= Aim =
Return the lines beginning at the one that contains "How extensive is" and continuing to the end of the entries, including both ends, exactly as written and nothing else.
--- begin ---
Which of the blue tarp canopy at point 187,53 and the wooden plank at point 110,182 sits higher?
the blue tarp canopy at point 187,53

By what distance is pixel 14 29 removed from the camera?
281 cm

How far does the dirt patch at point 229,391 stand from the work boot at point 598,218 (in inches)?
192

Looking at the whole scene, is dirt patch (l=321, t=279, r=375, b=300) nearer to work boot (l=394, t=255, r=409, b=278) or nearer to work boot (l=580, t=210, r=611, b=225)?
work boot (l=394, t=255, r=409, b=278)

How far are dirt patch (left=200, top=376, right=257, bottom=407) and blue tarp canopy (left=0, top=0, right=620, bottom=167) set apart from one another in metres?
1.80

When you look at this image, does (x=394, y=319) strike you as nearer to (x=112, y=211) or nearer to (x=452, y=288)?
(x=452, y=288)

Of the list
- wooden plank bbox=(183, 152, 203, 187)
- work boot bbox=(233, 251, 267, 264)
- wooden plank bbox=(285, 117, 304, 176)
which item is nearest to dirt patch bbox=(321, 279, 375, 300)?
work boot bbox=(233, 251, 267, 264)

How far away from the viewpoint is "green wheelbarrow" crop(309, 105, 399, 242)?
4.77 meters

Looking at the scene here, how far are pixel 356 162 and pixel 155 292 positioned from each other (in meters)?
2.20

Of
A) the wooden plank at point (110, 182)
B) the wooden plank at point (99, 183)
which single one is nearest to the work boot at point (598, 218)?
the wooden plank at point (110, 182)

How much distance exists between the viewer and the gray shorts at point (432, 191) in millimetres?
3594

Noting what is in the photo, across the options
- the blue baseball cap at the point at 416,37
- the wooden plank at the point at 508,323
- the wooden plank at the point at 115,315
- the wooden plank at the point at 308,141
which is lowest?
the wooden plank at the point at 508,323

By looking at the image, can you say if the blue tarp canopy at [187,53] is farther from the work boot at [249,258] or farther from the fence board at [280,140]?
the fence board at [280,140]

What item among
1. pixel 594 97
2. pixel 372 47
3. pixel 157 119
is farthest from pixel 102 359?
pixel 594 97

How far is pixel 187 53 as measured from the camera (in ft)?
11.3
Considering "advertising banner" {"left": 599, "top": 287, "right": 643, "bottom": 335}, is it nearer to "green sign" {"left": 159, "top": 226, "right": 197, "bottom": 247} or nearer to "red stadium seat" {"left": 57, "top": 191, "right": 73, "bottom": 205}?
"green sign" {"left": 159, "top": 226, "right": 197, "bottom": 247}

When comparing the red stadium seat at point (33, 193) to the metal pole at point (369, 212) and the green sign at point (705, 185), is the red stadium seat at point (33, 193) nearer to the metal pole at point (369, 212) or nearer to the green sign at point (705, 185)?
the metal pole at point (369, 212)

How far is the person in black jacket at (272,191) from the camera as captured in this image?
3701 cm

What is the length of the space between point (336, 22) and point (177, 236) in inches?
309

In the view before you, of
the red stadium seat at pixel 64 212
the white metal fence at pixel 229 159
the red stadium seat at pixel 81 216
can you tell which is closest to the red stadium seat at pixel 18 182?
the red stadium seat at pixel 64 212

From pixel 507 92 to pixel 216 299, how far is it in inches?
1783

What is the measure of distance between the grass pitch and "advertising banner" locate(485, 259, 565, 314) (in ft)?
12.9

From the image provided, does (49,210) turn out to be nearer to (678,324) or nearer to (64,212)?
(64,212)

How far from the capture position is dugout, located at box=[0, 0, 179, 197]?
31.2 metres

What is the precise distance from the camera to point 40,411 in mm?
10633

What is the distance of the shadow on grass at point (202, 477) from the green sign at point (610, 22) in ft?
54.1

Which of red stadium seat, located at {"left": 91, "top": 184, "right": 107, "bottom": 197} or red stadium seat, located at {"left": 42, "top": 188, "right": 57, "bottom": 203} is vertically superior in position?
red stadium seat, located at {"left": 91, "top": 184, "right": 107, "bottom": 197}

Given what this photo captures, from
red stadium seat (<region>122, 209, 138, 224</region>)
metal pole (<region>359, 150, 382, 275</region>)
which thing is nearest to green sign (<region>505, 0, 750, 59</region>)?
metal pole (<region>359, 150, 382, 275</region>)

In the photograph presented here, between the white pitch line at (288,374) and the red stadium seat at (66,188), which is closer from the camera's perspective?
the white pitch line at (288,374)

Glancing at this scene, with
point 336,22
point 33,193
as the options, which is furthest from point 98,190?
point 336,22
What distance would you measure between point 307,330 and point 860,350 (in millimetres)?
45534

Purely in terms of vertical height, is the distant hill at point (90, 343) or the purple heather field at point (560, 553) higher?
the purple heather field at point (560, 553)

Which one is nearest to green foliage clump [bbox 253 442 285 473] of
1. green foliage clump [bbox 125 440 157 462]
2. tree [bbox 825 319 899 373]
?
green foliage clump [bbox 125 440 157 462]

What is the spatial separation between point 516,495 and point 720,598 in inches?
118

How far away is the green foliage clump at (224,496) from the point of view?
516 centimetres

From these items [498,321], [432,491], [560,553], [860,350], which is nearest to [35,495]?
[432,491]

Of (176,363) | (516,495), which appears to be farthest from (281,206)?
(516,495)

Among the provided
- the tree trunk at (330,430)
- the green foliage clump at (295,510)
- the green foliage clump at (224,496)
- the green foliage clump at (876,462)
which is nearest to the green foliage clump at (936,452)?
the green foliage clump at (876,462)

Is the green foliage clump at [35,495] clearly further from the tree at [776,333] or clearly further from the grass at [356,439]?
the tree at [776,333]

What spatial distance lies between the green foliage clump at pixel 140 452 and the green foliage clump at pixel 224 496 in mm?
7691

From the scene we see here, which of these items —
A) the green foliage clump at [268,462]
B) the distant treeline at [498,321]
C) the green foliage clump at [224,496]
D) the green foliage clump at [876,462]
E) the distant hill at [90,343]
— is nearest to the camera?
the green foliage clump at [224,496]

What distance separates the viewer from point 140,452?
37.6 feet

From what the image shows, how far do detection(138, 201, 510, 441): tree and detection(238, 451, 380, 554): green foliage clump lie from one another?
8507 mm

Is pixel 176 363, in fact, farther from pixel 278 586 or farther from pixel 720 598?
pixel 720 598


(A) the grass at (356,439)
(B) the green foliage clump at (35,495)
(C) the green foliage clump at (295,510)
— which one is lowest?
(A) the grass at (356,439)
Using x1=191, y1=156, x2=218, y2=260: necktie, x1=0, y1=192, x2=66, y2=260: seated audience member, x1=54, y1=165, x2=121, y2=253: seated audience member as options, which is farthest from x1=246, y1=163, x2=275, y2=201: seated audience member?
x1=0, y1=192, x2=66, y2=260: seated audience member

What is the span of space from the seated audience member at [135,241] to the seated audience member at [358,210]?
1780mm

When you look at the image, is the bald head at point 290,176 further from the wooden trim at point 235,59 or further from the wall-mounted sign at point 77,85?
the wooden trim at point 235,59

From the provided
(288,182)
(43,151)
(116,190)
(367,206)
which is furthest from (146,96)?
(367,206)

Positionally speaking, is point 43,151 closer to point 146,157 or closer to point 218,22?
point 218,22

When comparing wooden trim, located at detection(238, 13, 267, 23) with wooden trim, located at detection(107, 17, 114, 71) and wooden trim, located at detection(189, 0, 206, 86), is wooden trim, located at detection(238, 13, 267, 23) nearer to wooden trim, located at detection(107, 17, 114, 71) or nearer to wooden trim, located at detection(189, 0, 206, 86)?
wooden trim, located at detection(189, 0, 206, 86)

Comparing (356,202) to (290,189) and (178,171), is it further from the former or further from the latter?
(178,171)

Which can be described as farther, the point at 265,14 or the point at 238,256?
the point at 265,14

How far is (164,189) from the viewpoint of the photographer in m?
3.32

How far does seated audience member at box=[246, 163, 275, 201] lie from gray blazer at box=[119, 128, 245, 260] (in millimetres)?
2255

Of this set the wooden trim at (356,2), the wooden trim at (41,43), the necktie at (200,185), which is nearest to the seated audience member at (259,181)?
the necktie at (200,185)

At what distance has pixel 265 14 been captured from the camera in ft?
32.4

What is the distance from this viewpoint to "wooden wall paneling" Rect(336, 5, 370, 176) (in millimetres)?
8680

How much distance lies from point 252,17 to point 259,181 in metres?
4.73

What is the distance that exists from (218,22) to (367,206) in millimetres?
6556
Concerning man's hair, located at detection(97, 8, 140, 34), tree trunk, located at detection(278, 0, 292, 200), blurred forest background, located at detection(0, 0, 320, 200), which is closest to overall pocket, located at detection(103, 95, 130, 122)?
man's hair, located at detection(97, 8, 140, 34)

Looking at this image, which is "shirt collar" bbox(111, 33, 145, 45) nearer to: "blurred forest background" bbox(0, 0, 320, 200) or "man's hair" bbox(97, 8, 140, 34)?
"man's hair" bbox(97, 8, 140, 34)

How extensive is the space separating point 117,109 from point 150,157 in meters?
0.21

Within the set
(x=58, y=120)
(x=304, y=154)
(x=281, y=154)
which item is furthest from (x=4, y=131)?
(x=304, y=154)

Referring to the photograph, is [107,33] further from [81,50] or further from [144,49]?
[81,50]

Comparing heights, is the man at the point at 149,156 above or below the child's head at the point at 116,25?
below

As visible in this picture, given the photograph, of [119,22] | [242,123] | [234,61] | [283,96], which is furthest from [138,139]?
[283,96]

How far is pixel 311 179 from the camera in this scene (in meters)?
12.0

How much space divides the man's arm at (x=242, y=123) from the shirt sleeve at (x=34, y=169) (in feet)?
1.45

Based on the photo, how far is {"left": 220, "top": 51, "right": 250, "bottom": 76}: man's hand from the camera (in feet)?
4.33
--- end ---
= Finished task =
How extensive is the space separating point 117,109 from point 150,157 in meters?
0.21

Within the set
(x=58, y=120)
(x=304, y=154)
(x=281, y=154)
which item is furthest from (x=4, y=131)?
(x=304, y=154)

Referring to the photograph, is [107,33] further from [81,50] or further from [144,49]?
[81,50]

Comparing heights, is the man at the point at 149,156 above or below the child's head at the point at 116,25?
below

As visible in this picture, given the photograph, of [119,22] | [242,123] | [234,61] | [283,96], which is furthest from [138,139]?
[283,96]

How far is pixel 311 179 from the camera in this scene (in meters)?
12.0

How much space divides the man's arm at (x=242, y=123) from the shirt sleeve at (x=34, y=169) (in feet)?
1.45

Based on the photo, how far is {"left": 220, "top": 51, "right": 250, "bottom": 76}: man's hand from the camera (in feet)?
4.33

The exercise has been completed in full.